──────── Records for this task
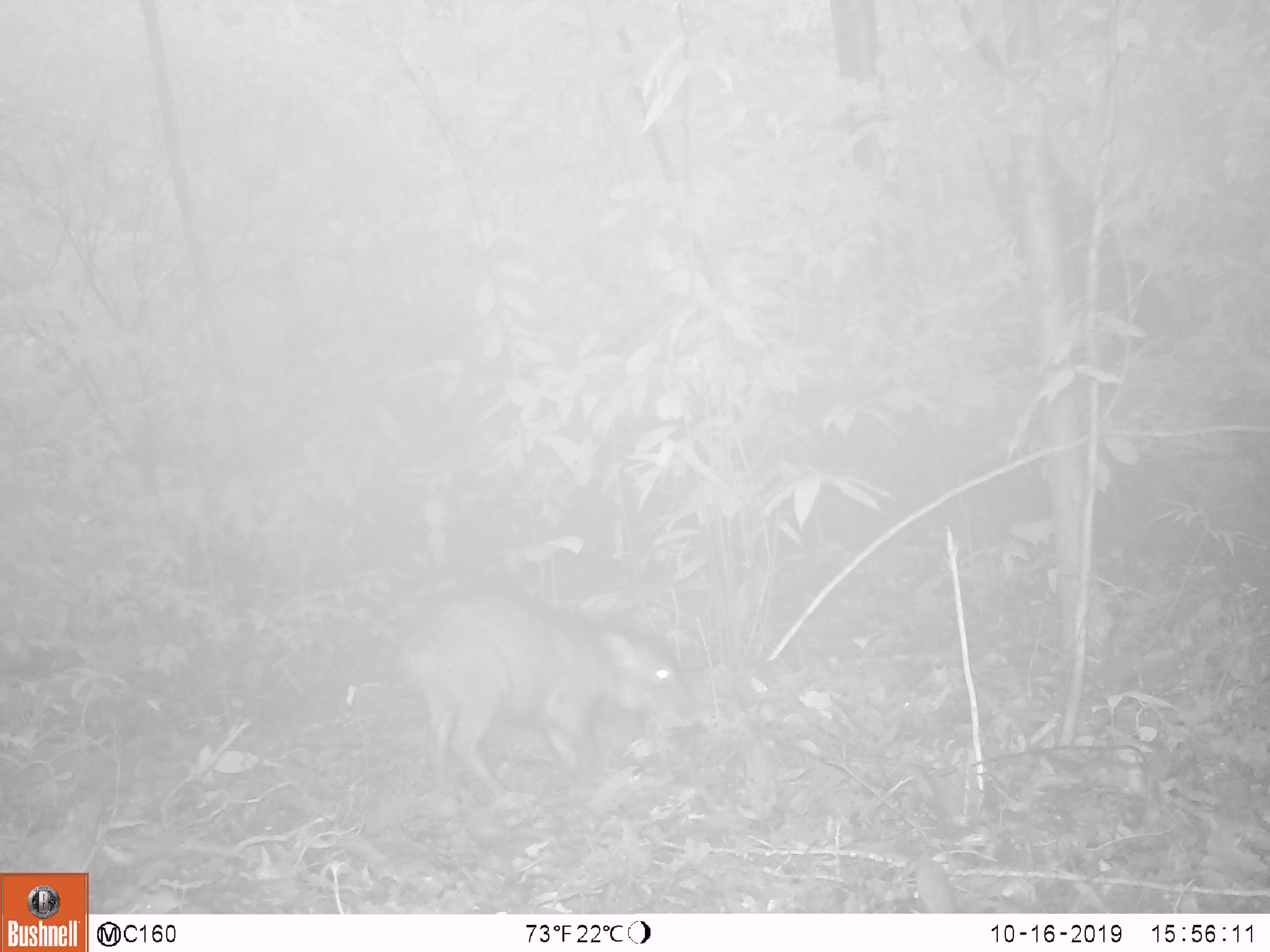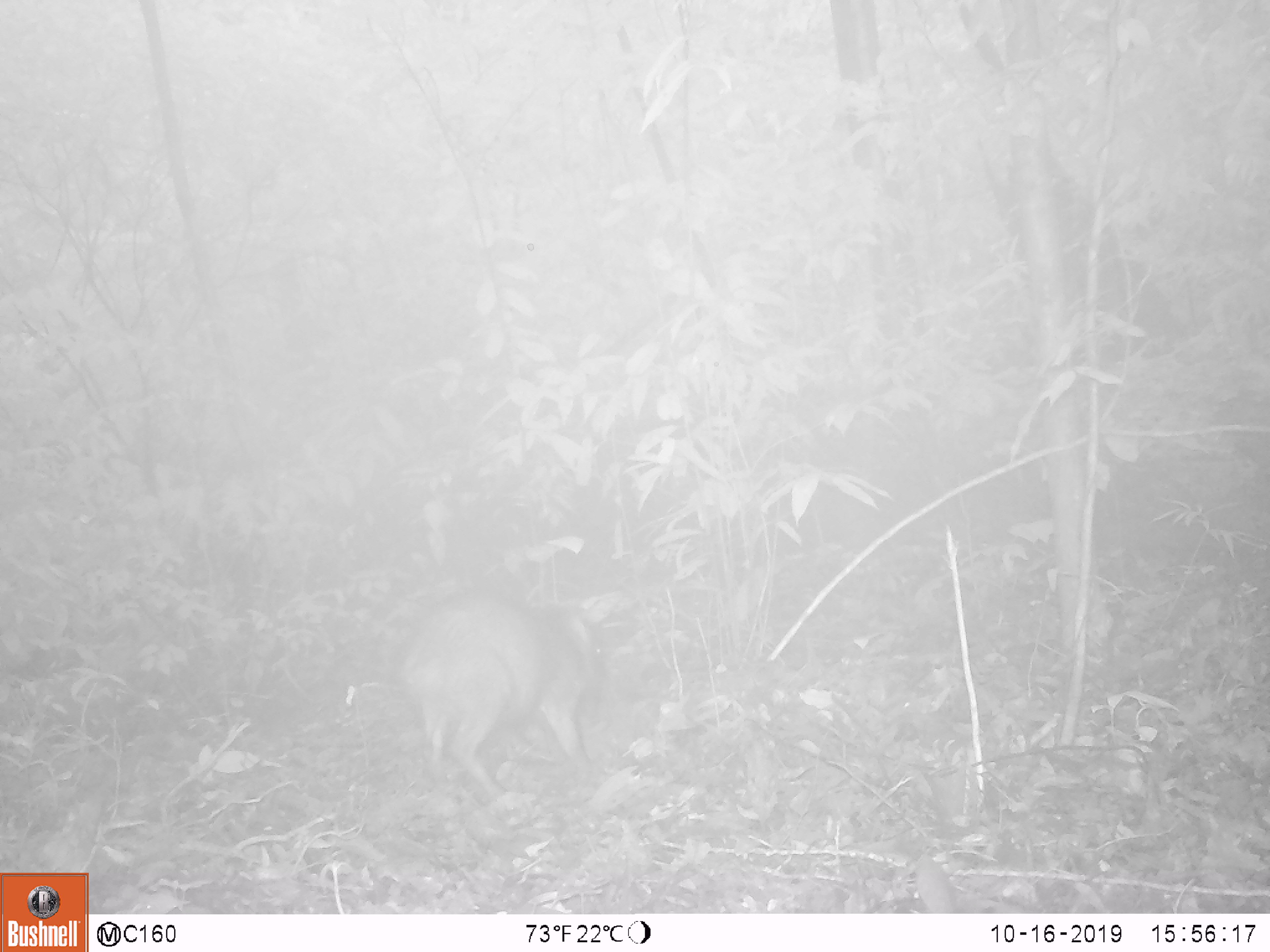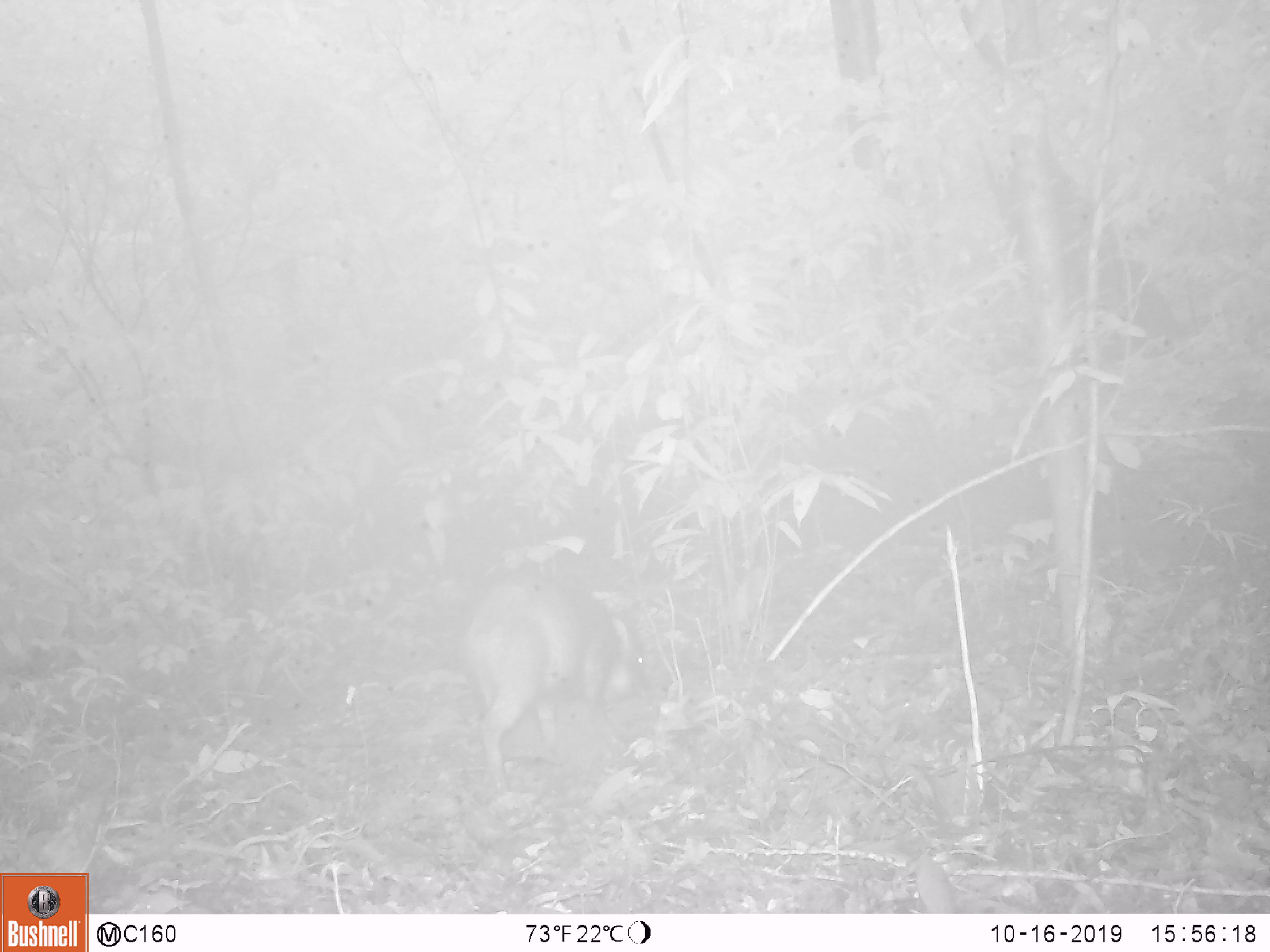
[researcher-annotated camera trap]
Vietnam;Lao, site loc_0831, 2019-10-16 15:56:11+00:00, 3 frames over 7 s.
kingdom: Animalia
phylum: Chordata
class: Mammalia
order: Artiodactyla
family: Suidae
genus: Sus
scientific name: Sus scrofa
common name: eurasian wild pig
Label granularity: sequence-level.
────────────────
> **Your assignment**:
Reproduce all of the data exactly, omitting each picture it holds.

> **Result**:
[researcher-annotated camera trap]
Vietnam;Lao, site loc_0831, 2019-10-16 15:56:11+00:00, 3 frames over 7 s.
kingdom: Animalia
phylum: Chordata
class: Mammalia
order: Artiodactyla
family: Suidae
genus: Sus
scientific name: Sus scrofa
common name: eurasian wild pig
Label granularity: sequence-level.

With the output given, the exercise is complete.